(Dataset entries)

▶

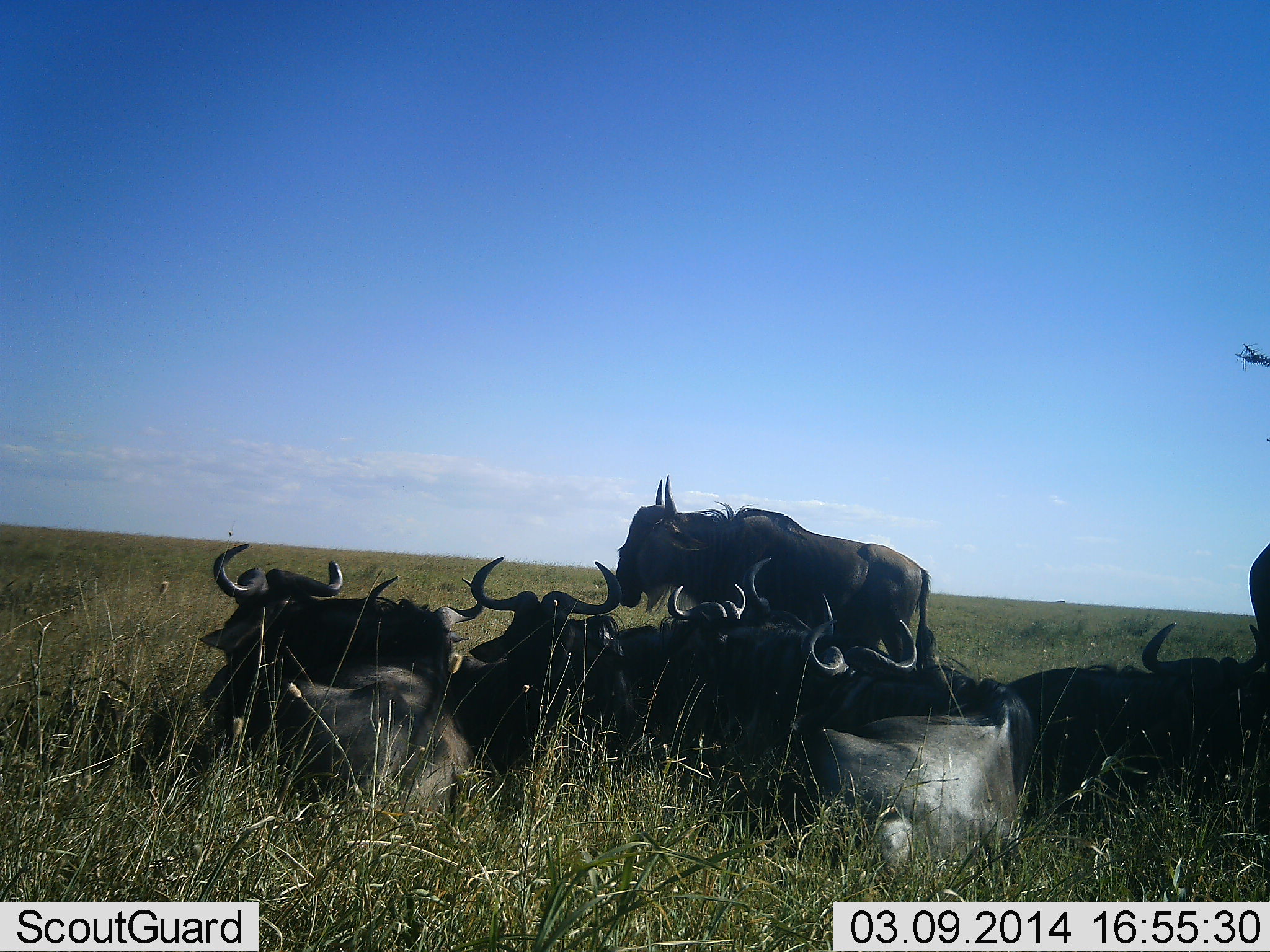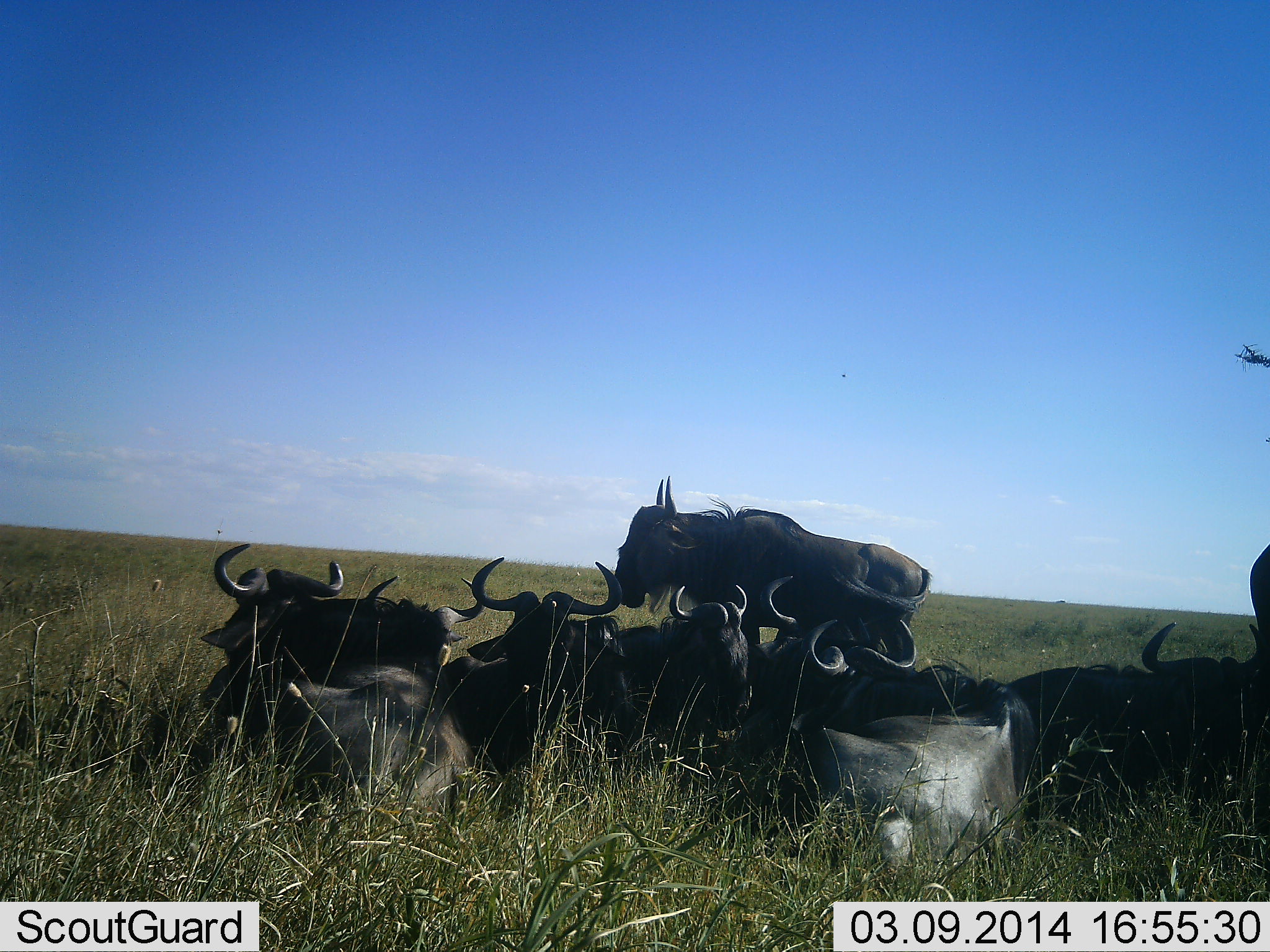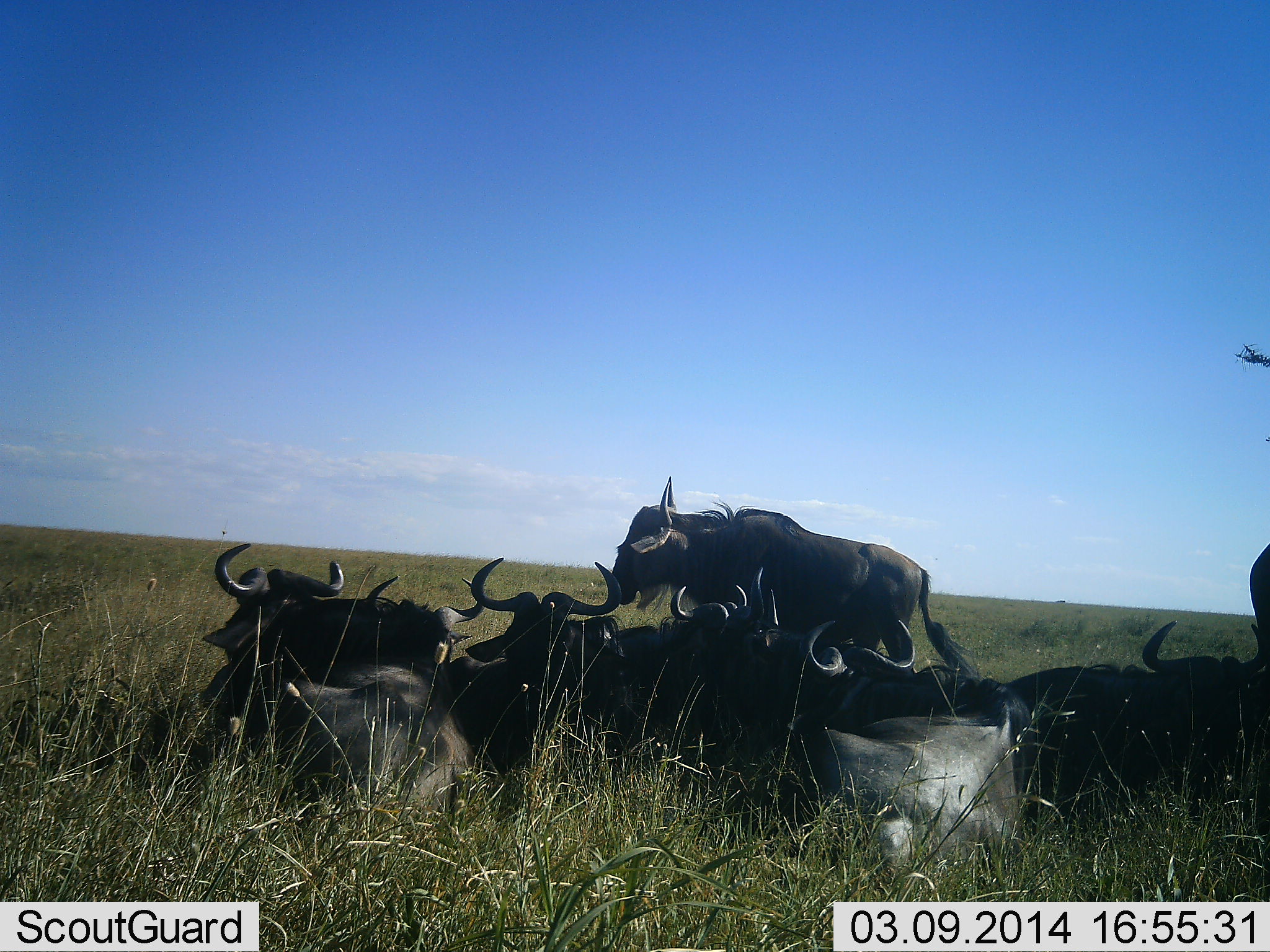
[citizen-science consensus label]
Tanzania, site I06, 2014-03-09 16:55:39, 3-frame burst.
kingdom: Animalia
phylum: Chordata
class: Mammalia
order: Artiodactyla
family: Bovidae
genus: Connochaetes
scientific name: Connochaetes taurinus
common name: blue wildebeest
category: wildebeest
Wildebeest (blue wildebeest) (Connochaetes taurinus), count 9. Behavior (volunteer vote fractions): standing 50%, resting 100%, moving 0%, interacting 0%. Young present (vote fraction): 0%. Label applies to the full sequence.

◀

Your answer should be the exact lines above from the one with "phylum: Chordata" through the one with "common name: blue wildebeest", both included, and nothing besides.

phylum: Chordata
class: Mammalia
order: Artiodactyla
family: Bovidae
genus: Connochaetes
scientific name: Connochaetes taurinus
common name: blue wildebeest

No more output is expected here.